**Records for this task**
=-=-=-=-=
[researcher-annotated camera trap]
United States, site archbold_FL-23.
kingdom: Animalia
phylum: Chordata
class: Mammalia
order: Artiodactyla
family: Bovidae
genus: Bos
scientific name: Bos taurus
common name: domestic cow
=-=-=-=-=
**What you need to do**
Repeat each record exactly. Omit nothing.

**Task solution**
[researcher-annotated camera trap]
United States, site archbold_FL-23.
kingdom: Animalia
phylum: Chordata
class: Mammalia
order: Artiodactyla
family: Bovidae
genus: Bos
scientific name: Bos taurus
common name: domestic cow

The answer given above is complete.